:: PROBLEM REQUIREMENTS ::
Print the records word for word, starting at the line that contains "Looking at the image" and stopping after the final line of the records.

:: AVAILABLE DATA ::
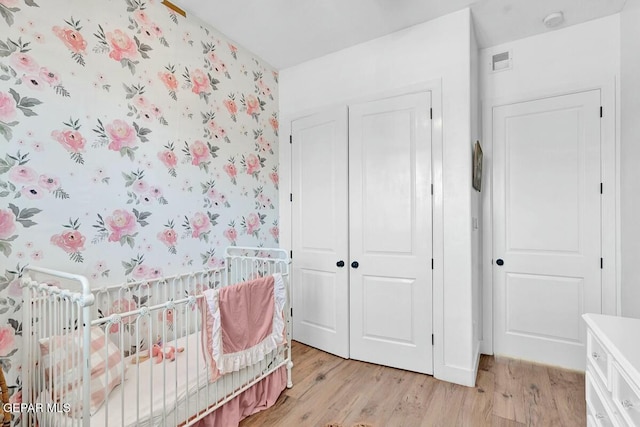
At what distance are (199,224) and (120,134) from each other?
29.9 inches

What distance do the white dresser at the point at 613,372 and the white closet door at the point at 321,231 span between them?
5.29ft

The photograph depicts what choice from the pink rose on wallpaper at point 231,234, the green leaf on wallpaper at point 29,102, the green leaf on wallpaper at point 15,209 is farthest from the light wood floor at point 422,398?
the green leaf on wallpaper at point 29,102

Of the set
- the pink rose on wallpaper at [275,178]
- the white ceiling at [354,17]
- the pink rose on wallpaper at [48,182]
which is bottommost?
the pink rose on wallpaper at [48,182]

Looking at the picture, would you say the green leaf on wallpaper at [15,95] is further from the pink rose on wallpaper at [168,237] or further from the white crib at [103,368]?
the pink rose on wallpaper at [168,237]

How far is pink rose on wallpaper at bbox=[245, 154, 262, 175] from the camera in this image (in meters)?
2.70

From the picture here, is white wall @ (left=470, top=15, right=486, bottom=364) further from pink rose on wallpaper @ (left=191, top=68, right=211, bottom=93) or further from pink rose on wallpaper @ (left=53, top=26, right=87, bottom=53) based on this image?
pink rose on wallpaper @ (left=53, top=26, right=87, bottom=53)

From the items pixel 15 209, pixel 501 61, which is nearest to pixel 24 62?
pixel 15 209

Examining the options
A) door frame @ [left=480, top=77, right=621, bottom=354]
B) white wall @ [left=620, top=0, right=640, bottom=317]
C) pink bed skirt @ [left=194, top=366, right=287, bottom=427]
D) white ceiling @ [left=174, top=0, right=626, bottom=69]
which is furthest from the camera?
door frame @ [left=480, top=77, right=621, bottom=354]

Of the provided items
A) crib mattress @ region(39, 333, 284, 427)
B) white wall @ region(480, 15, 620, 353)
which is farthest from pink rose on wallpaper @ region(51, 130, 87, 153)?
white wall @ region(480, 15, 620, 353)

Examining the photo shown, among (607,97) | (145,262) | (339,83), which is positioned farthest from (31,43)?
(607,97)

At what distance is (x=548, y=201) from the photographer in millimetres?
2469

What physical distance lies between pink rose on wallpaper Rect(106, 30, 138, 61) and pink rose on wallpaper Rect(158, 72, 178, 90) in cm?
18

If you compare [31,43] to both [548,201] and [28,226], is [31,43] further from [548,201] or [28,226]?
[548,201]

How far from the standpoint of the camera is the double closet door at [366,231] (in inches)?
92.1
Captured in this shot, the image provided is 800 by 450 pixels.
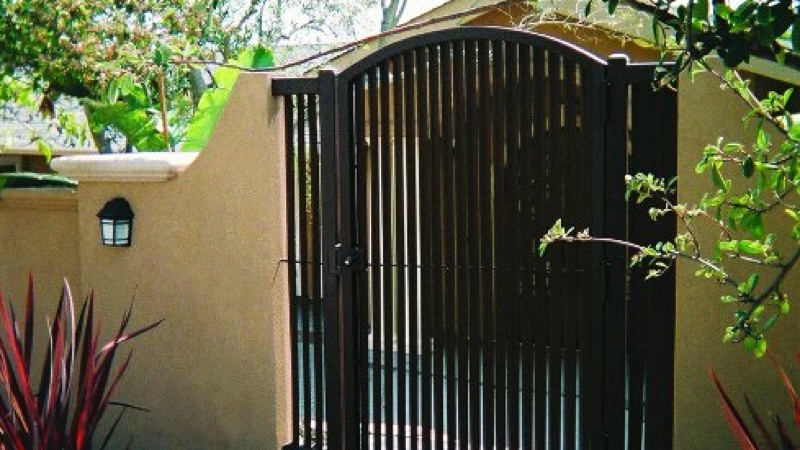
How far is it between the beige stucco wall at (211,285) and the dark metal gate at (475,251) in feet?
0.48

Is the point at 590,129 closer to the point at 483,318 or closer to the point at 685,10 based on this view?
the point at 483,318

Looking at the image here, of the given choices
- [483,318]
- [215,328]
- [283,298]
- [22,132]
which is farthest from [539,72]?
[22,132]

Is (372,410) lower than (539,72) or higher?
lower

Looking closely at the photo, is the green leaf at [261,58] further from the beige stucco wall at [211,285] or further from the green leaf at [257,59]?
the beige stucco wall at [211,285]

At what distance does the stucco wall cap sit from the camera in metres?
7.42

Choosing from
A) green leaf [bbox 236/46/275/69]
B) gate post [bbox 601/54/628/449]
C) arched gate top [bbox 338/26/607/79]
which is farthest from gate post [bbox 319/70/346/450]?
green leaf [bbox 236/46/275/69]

:: THE RESULT ::
Looking at the image here, of the given choices
- [483,318]
- [215,328]
- [283,298]
- [22,132]
which is farthest from [539,72]?
[22,132]

Is (372,410) lower than (539,72) or higher?
lower

Looking closely at the photo, is the green leaf at [261,58] further from the beige stucco wall at [211,285] or further from the green leaf at [257,59]?
the beige stucco wall at [211,285]

At what distance does the stucco wall cap sit from the camera in metres?
7.42

Choosing from
A) green leaf [bbox 236/46/275/69]
B) gate post [bbox 601/54/628/449]
C) arched gate top [bbox 338/26/607/79]
which is farthest from gate post [bbox 319/70/346/450]?
green leaf [bbox 236/46/275/69]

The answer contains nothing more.